Submitted to: Behavioral Ecology-Sociobiology
Publication Type: Peer Reviewed Journal
Publication Acceptance Date: September 20, 2010
Publication Date: June 20, 2011
Citation: Eckholm, B.J., Anderson, K.E., Weiss, M., Hoffman, G.D. 2011. Intracolonial genetic diversity in honey bee (Apis mellifera) colonies increases pollen foraging efficiency. Behavioral Ecology-Sociobiology. 65:1037-1044. Interpretive Summary: When queens mate with many drones, her offspring create a colony with multiple patrilines and high levels of genetic diversity. Recent studies have shown that increased genetic diversity within a colony increases the variation in how frequently certain tasks such as removal of dead bees or nest protection occur. In our study, we showed that colonies that were genotypically diverse (i.e., queen mated with 20 drones) reared more brood, had greater foraging rates and collected more pollen than colonies headed by queens that mated with a single drone (i.e. genotypically similar colonies). However, the genotypically similar colonies collected a greater variety of pollen than the genotypically diverse colonies. Further, the composition of collected pollen types was very different among the genotypically similar colonies compared with the genotypically diverse colonies. The response threshold model predicts that the likelihood of a worker performing a particular task depends on genotype and that in genetically diverse colonies certain genotypes are more likely than others to perform certain tasks. Our findings are what would be expected based on the response threshold model. Based on the lower variety of pollen types collected by the genotically diverse colonies, we can assume that they sent out fewer scouts to search for pollen. Those scouts then guided the majority of foragers to the food sources. In contrast, the genotypically similar colonies sent out more scouts that recruited fewer foragers resulting in a greater diversity of pollen. However, less pollen was collected by the genotypically similar colonies than the genotypically diverse. Our study shows that the genetic composition of the colony plays an important role in the efficiency of pollen collection, and that colonies headed by a well mated queen are better able to optimize the effectiveness of their foraging efforts.

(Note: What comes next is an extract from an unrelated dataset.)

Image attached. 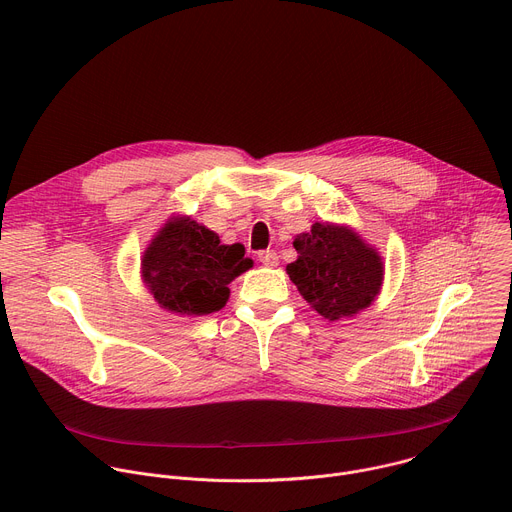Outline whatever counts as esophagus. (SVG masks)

Technical Abstract: Multiple mating by honey bee queens results in colonies of genotypically diverse workers. Recent studies have demonstrated that increased genetic diversity within a honey bee colony increases the variation in the frequency of tasks performed by workers. We show that genotypically diverse colonies, each composed of twenty subfamilies, rear more brood and collect more pollen at higher foraging rates than do genotypically similar colonies, each composed of a single subfamily. However, genotypically similar colonies collect greater varieties of pollen than do genotypically diverse colonies. Further, the composition of collected pollen types is less similar among genotypically similar colonies than among genotypically diverse colonies. The response threshold model predicts that genotypic subsets of workers vary in their response to task stimuli. Consistent with this model, our findings suggest that genotypically diverse colonies send out fewer numbers of foragers that independently search for pollen sources (scouts) in response to protein demand by the colony, resulting in a lower variety of collected pollen types. The coopertive foraging strategy of honey bees involves a limited number of scouts monitoring the environment that then guide the majority of foragers to high quality foood sources. The genetic coomposition of the colony appears to play an important role in the efficiency of this behavior.